**Collected data**
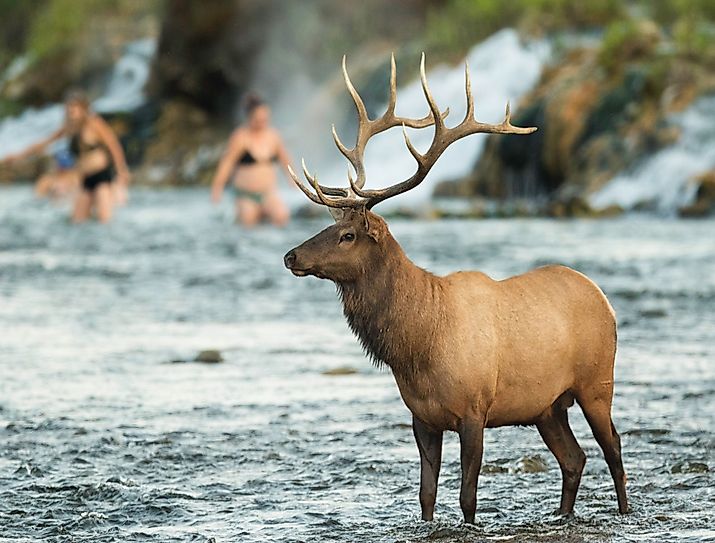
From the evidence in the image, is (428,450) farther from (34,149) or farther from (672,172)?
(672,172)

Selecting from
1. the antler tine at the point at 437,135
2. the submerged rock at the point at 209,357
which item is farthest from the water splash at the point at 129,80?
the antler tine at the point at 437,135

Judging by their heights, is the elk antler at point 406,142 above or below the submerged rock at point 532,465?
above

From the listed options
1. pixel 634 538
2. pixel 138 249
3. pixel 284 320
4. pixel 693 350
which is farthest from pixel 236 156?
pixel 634 538

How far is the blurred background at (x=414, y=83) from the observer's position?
25.3 meters

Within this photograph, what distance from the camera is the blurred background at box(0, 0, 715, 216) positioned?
82.9 feet

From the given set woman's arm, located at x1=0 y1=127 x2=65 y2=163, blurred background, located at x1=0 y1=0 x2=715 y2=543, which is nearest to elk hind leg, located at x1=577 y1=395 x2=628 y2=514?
blurred background, located at x1=0 y1=0 x2=715 y2=543

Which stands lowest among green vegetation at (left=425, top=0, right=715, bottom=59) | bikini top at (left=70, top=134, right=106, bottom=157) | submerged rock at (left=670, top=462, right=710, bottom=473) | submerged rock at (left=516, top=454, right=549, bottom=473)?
submerged rock at (left=516, top=454, right=549, bottom=473)

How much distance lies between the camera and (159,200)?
109ft

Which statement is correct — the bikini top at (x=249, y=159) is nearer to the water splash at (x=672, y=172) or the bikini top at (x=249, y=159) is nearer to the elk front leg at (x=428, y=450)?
the water splash at (x=672, y=172)

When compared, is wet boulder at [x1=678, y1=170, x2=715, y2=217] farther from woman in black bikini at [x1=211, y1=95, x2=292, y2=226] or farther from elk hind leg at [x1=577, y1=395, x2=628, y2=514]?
elk hind leg at [x1=577, y1=395, x2=628, y2=514]

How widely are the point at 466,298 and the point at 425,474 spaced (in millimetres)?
855

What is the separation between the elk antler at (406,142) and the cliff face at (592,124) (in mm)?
16903

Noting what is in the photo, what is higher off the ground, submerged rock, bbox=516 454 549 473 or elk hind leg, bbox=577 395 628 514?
elk hind leg, bbox=577 395 628 514

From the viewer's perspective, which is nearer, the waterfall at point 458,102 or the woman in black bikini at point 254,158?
the woman in black bikini at point 254,158
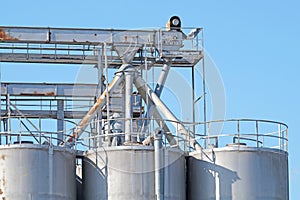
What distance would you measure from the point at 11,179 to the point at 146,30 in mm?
11579

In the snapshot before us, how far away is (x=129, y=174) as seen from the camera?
142 ft

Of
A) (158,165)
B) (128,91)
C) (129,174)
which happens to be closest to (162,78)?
(128,91)

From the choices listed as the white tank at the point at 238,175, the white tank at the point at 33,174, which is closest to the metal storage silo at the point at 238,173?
the white tank at the point at 238,175

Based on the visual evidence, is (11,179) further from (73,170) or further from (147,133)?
(147,133)

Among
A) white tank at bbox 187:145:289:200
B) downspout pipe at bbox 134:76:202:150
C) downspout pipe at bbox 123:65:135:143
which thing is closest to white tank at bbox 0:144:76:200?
downspout pipe at bbox 123:65:135:143

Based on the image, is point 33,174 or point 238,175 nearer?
point 33,174

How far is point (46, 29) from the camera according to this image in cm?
4981

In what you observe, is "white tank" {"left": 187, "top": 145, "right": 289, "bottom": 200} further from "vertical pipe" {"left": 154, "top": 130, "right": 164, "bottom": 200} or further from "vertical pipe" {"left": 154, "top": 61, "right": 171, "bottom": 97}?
"vertical pipe" {"left": 154, "top": 61, "right": 171, "bottom": 97}

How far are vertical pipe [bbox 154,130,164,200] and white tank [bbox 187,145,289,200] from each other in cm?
215

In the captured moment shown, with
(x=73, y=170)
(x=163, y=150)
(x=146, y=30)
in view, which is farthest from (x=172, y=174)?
(x=146, y=30)

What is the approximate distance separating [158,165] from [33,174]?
5.19 meters

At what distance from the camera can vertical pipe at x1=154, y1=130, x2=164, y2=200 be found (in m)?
43.4

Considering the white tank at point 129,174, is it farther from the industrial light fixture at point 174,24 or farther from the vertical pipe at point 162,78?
the industrial light fixture at point 174,24

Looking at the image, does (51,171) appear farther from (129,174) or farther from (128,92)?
(128,92)
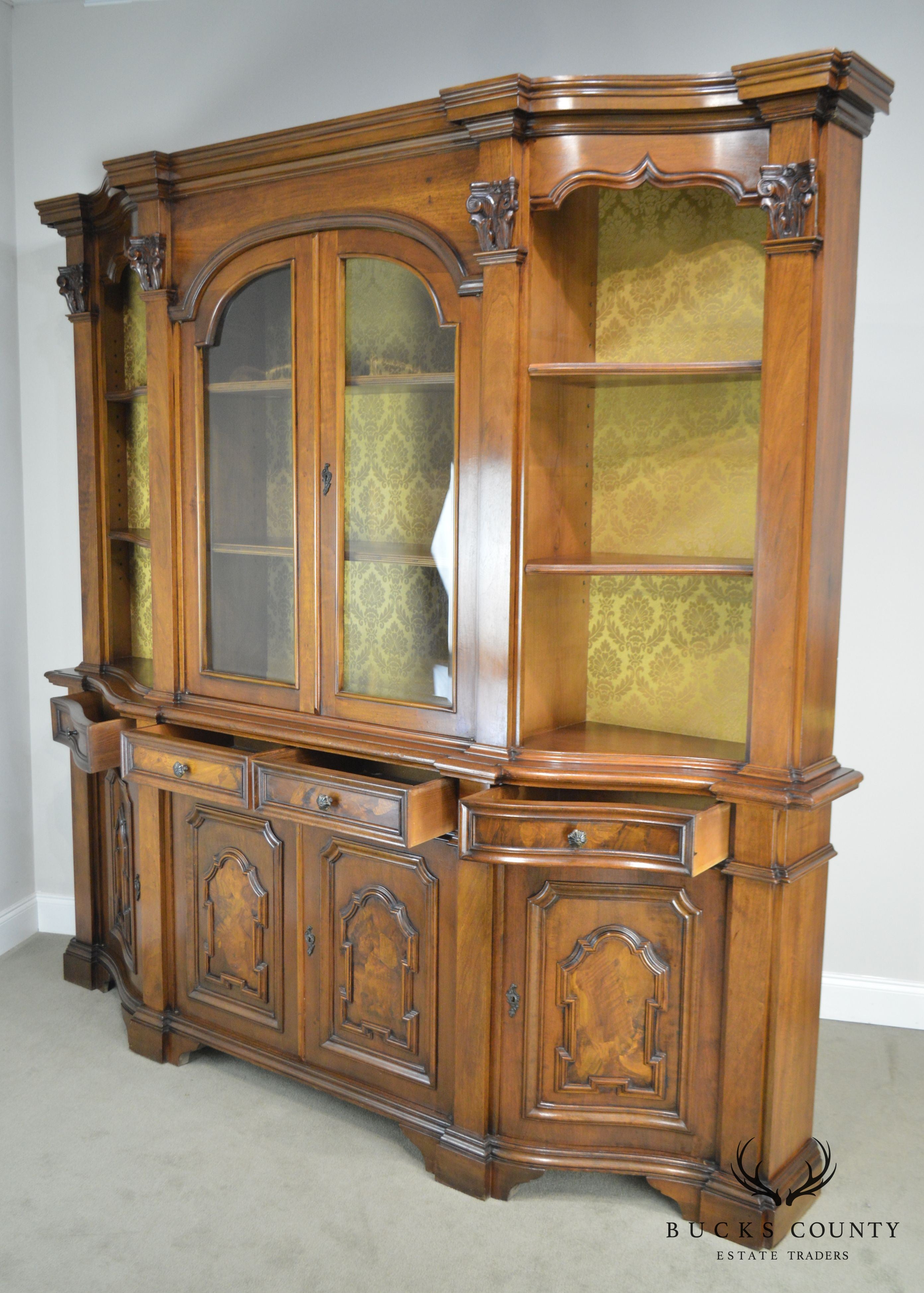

**WHAT IS NEEDED**
How many lines in the records contain the string "listed"? Case counts; reply with the number alone.

**OUTPUT FOR THIS TASK**
2